● Dataset entries:
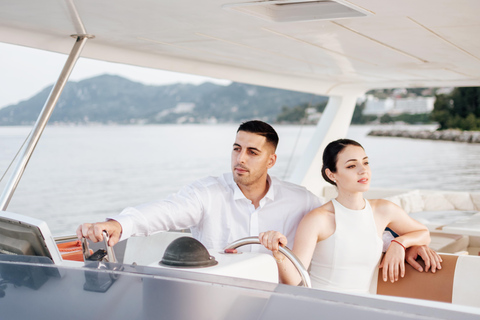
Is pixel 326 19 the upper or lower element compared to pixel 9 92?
lower

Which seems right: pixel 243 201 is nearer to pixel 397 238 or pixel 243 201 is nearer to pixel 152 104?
pixel 397 238

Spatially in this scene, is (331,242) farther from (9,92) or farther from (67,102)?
(67,102)

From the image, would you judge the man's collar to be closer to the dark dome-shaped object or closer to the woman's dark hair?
the woman's dark hair

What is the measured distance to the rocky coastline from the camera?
23122mm

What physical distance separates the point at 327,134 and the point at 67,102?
3026 cm

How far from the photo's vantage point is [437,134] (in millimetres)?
24422

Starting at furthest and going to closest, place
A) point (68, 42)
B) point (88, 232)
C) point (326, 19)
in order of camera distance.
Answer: point (68, 42) → point (326, 19) → point (88, 232)

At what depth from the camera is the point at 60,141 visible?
1356 inches

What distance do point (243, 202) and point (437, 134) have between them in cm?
2313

● What is required: Rewrite all of the material above as a numbered list, leaving out blank lines and the picture.

● Solution to the exercise:
1. Is pixel 326 19 the upper or lower element compared to pixel 9 92?
2. lower
3. Which seems right: pixel 243 201 is nearer to pixel 397 238 or pixel 243 201 is nearer to pixel 152 104?
4. pixel 397 238
5. Spatially in this scene, is (331,242) farther from (9,92) or farther from (67,102)?
6. (67,102)
7. From the image, would you judge the man's collar to be closer to the dark dome-shaped object or closer to the woman's dark hair?
8. the woman's dark hair
9. What is the measured distance to the rocky coastline from the camera?
10. 23122mm
11. What physical distance separates the point at 327,134 and the point at 67,102?
12. 3026 cm
13. How far from the photo's vantage point is [437,134] (in millimetres)?
14. 24422
15. Starting at furthest and going to closest, place
16. A) point (68, 42)
17. B) point (88, 232)
18. C) point (326, 19)
19. in order of camera distance.
20. Answer: point (68, 42) → point (326, 19) → point (88, 232)
21. At what depth from the camera is the point at 60,141 visible?
22. 1356 inches
23. What distance do point (243, 202) and point (437, 134) have between them in cm?
24. 2313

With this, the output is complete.